X

Hanoi z To To Pho

A z Osaki tylko 4,5 godziny do Hanoi – szkoda nie skorzystać, prawda? Wsiadłam więc w samolot, żeby przywitać na miejscu tegorocznych zwycięzców konkursu organizowanego przez wietnamskie restauracje To To Pho.

Wiecie co jest najwspanialsze? Po 12 latach powrotów do Wietnamu nadal odkrywam nowe miejsca – tym razem nasz szlak wiedzie przez rezerwat przyrody Pù Luông. O tej porze roku zieleń pól ryżowych sprawia, że wzruszam się tym pięknem do łez. Serio, to takie przytłoczenie naturą. Turystów brak, tylko my w busie, z którego co chwilę wyskakujemy, żeby robić zdjęcia, zagadywać ludzi i oczywiście jeść!

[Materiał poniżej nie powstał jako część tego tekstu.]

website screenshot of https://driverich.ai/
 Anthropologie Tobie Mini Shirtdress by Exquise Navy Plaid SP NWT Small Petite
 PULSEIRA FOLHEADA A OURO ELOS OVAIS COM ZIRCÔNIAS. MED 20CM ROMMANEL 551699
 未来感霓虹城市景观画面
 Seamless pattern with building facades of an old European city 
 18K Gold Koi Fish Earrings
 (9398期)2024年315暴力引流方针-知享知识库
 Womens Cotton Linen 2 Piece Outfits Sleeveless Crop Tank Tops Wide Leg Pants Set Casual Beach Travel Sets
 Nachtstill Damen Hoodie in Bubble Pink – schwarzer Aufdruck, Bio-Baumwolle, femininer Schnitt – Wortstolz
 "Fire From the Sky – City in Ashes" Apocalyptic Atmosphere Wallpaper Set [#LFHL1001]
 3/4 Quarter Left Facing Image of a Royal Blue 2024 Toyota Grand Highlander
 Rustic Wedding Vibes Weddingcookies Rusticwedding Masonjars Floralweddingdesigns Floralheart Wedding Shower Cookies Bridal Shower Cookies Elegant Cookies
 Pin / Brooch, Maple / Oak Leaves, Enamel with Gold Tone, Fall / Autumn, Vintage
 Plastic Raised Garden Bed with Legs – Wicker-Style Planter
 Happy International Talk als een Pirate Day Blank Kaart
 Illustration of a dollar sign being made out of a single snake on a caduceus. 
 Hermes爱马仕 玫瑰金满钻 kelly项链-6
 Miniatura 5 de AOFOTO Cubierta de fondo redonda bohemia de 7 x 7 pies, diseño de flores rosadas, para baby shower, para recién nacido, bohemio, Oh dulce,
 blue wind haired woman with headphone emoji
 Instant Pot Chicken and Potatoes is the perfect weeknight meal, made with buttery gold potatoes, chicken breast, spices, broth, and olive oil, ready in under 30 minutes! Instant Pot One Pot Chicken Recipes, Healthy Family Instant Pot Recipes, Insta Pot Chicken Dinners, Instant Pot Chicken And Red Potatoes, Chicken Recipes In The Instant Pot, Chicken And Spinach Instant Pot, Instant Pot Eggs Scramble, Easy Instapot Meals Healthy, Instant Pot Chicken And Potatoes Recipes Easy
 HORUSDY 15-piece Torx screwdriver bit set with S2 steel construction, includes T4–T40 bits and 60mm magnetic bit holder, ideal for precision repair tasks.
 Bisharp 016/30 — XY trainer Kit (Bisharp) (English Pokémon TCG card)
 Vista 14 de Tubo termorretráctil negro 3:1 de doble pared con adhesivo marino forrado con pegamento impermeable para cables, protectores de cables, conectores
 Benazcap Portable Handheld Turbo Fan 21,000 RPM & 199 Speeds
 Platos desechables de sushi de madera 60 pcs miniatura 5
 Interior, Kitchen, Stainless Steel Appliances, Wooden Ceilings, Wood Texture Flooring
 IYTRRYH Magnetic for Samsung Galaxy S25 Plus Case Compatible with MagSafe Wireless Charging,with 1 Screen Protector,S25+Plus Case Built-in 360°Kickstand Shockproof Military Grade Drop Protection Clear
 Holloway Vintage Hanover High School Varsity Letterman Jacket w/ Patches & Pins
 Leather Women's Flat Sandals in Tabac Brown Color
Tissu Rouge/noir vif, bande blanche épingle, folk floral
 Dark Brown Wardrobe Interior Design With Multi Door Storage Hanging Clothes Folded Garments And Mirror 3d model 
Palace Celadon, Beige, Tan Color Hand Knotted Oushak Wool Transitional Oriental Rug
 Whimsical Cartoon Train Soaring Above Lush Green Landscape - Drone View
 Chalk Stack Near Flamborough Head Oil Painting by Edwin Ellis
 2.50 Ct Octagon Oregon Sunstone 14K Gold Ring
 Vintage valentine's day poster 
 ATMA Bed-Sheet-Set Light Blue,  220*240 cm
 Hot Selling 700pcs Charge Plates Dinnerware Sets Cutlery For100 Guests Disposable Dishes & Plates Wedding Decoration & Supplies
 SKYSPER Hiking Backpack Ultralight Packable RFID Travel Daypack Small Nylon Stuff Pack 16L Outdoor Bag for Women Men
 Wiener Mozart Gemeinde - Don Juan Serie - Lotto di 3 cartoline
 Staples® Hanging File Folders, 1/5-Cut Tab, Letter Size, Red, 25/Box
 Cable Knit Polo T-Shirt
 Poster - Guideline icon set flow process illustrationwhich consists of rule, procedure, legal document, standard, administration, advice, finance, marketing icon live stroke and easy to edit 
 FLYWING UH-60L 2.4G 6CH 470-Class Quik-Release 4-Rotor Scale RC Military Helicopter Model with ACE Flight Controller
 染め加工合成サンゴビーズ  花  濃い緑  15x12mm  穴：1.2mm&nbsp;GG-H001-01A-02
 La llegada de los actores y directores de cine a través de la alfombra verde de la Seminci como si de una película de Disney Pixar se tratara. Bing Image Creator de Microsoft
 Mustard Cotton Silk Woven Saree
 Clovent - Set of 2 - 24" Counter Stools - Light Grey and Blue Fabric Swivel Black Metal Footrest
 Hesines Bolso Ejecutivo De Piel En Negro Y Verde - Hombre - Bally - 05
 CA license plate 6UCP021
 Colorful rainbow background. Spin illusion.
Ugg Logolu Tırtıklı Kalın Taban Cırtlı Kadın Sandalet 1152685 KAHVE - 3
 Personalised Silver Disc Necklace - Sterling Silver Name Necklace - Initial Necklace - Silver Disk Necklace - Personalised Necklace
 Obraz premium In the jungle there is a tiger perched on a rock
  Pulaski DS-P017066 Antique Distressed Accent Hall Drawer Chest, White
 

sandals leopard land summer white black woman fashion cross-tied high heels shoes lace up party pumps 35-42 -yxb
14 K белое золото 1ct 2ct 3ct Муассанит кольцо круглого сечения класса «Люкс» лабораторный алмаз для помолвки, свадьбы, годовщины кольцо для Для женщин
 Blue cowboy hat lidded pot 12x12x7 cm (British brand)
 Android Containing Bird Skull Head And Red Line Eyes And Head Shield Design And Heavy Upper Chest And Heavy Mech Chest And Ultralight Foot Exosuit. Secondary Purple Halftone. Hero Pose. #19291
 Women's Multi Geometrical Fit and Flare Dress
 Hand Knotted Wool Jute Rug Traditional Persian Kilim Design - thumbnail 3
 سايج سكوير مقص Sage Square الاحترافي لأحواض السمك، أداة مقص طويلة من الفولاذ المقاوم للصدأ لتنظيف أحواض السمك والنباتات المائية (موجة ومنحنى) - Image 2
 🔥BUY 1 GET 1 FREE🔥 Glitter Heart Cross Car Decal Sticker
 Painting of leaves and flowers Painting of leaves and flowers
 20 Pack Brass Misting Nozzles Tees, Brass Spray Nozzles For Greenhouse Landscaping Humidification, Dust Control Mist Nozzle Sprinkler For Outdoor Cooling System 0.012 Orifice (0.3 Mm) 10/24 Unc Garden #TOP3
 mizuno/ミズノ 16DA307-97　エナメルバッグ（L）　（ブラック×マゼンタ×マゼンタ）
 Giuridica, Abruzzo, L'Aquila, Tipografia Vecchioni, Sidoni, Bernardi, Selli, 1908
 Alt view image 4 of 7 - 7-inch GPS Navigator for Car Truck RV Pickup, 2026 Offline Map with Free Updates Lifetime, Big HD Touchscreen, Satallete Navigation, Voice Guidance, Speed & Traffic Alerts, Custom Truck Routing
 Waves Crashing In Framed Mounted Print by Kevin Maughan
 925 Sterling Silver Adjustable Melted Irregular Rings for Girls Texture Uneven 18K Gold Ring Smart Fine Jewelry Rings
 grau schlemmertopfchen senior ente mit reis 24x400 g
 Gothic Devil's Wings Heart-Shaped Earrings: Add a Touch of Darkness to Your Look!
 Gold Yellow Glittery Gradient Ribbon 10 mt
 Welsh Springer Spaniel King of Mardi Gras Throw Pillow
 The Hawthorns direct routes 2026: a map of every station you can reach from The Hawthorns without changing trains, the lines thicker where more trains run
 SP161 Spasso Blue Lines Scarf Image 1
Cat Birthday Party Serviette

Na talerzach z liści palmowych znajdujemy nie tylko wiejskie grillowane kurczaki czy gotowane kaczki o niebieskich szyjach (vịt Cổ Lũng), ale też leśne ślimaki. Czy nam smakuje? A jak! Ci z nas, którzy mogą raczą się bananowymi, kukurydzianymi czy ryżowymi alkoholami i życie jest jeszcze piękniejsze. To właśnie jest Wietnam! Kocham!